The second section of the prone leg lift exercise
Prone, both legs straight, hands under the head, lift the left and right legs together, repeat 5-10 times.
The third section of the pelvic lifting upper body exercises
Prone, pelvis (a thick pad under the abdomen), head and chest force upward to the horizontal position, maintain 5 seconds, repeat 10 times.
Section IV active abdominal muscle contraction exercise
Supine, bend the legs, contract the abdominal and gluteal muscles, so that the low back flat against the bed, maintain 5 seconds, repeat 10 times.
The fifth section of supine head-up exercise
Lie on your back, bend your legs, contract your abdominal muscles with force, keep your shoulder blades 30° from the bed, flex your neck close to your chest, then gradually lie down, repeat 10 times.
Section 6 supine leg lift exercise
Lie on your back, place your hands on the pillow, straighten both legs, lift both legs slowly at the same time 30 °, maintain 5 seconds, repeat 10 times.
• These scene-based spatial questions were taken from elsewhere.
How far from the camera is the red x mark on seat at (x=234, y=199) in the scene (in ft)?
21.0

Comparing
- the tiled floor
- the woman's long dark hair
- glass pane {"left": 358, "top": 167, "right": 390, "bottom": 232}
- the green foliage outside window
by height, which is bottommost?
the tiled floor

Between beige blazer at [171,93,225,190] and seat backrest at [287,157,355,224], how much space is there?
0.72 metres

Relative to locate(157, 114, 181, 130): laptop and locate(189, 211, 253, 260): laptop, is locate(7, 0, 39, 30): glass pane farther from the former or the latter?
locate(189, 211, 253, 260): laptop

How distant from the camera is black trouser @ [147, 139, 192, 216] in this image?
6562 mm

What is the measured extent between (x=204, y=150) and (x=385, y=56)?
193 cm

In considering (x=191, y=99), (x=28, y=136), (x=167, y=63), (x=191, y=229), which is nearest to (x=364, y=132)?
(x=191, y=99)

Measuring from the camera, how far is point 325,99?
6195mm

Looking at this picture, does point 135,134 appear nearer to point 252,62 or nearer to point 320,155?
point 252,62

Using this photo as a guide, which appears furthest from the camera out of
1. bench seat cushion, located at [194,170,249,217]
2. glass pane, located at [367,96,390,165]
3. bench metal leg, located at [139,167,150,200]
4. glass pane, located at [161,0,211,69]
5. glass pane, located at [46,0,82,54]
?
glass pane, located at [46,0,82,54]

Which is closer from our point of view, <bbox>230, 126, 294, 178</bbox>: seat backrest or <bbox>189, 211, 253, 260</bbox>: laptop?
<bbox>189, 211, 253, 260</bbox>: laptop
2.Spinal stretching exercise
To strengthen the sacrospinous muscle, and can make the lumbar spine convexity to reduce the internal pressure of the intervertebral disc and increase the mechanical stability of the lumbar spine.
The first section of the chest exercise
Lie on your back, lift the chest and shoulders, inhale, put down, exhale, repeat 10 times.
The second section of the half bridge exercise
Lie on your back, bend your legs, lift your hips while lifting your chest and waist, inhale, lower, exhale, and repeat 10 times.
The third section of the bridge exercise
Lie on your back, lift your hips with your legs straight and together, lift your waist, inhale, lower, exhale, repeat 10 times.
The fourth section of the prone upper body lifting exercise
Prone, lift the upper body, inhale, lower, exhale, repeat 10 times.
The fifth section of the prone leg lifting exercise
Lie prone, straighten both legs, raise the left and right legs together, repeat 10 times.
The sixth section of the swallow exercise
Prone, both hands and upper arms back, upper body and lower limbs raised and back at the same time, knees can not be flexed, maintain 5 seconds, repeat 10 times.
3.Torso flexion gymnastics
The first section of the double knee touch armpit exercise
Lie on your back, tighten the abdominal muscles, and make the waist and back close to the bed, then hold both knees with both hands, so that it is close to the armpit, and maintain about 30 seconds, and then slowly return to the starting position, relax and repeat, so 10 times.
The second section touch the toes
Sitting position, legs straight, hands flat, force contraction of the abdominal muscles, so that the upper body leaned forward, hands touching the toes, and maintain about 30 seconds, and then slowly return to the starting position, repeat 10 times.
Section III flat back exercise
Lie on your back, bend your legs, contract your abdominal and gluteal muscles, make your lower back flat against the bed, count to 5 and then repeat, 10 times.
The fourth section of the sit-up exercise
Lie on your back, bend your legs, raise your hands, contract your abdominal muscles, make your upper body leave the bed until you sit up, repeat 5-10 times.
Fifth section of the lunge exercise
Kneel down, contract the abdominal muscles, so that the waist upward bow, and maintain about 30 seconds, and then return to the starting part, repeat 10 times.
Sixth section squat to stand up exercise
Standing position, feet apart 30 ° or maintain a distance of 30M, the heel can not leave the ground, the spine is C-shaped bend, head down, slowly squat, hands do not move, fingers pointing and touch the ground, and then slowly rise, back to the starting position, repeat 10 times.
Cautions.
1, medical gymnastics is generally performed 1 to 3 times a day.
2, the number of repetitions should be small at the beginning, and then gradually increase as appropriate. As long as possible, each action should be carried out 10-40 times.
3, training caused by muscle fatigue, to a short period of rest can be recovered.